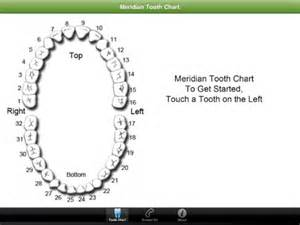 chart of your teeth picture 17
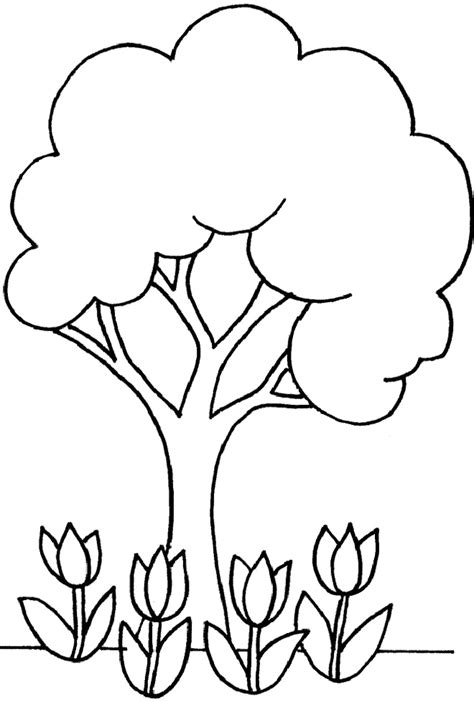 coloring pages plants flowers trees outlines of trees cliparts co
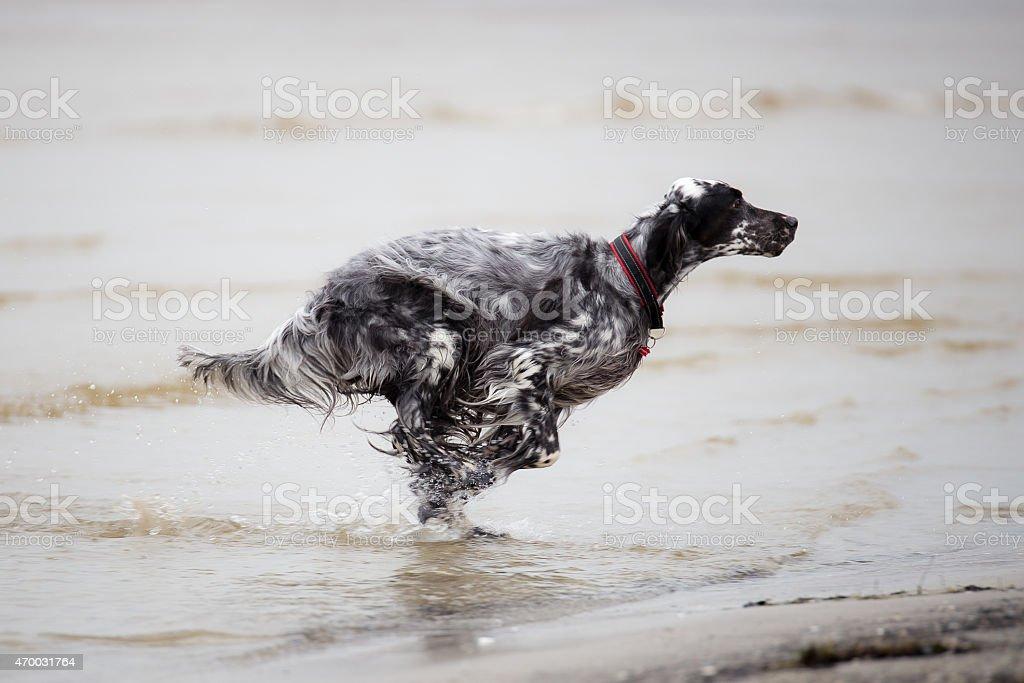Dog is running stock photo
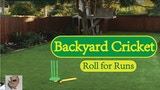 Backyard Cricket (Roll for Runs) thumbnail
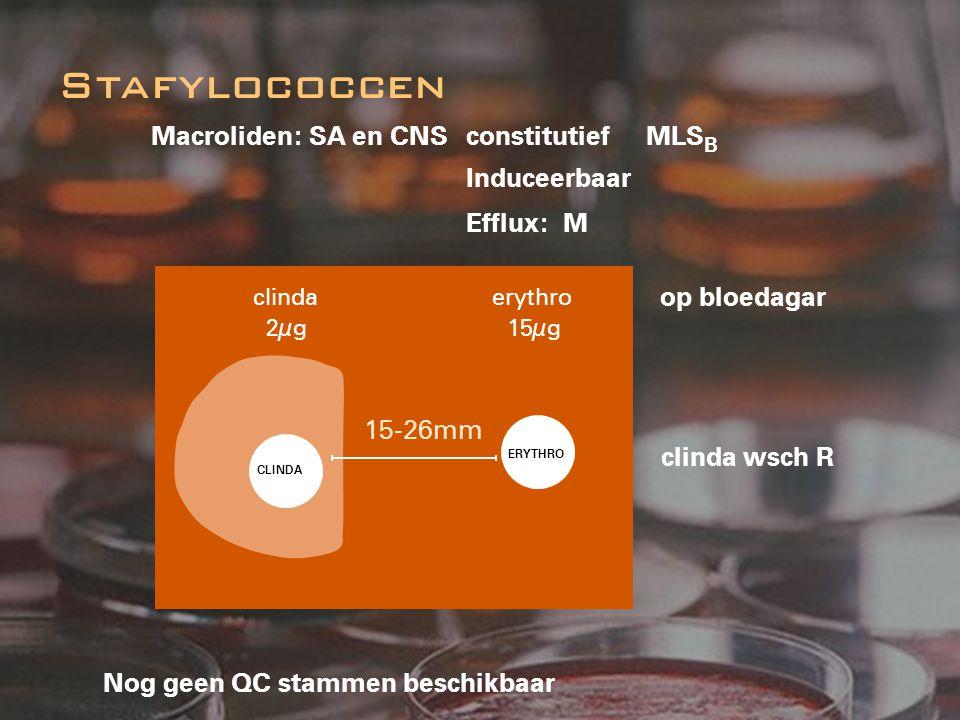 Macroliden: SA en CNS constitutief MLS B Induceerbaar Efflux: M Nog geen QC stammen beschikbaar Stafylococcen op bloedagar clinda wsch R 15-26mm CLIND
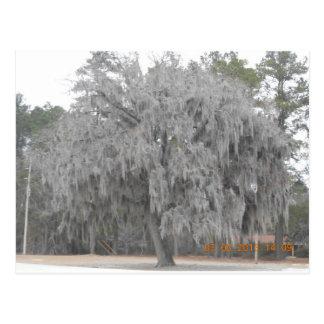 Southern Oak draped with Spanish moss Postcard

·····

Write out the listing above exactly, images omitted.

 chart of your teeth picture 17
 coloring pages plants flowers trees outlines of trees cliparts co
Dog is running stock photo
 Backyard Cricket (Roll for Runs) thumbnail
 Macroliden: SA en CNS constitutief MLS B Induceerbaar Efflux: M Nog geen QC stammen beschikbaar Stafylococcen op bloedagar clinda wsch R 15-26mm CLIND
 Southern Oak draped with Spanish moss Postcard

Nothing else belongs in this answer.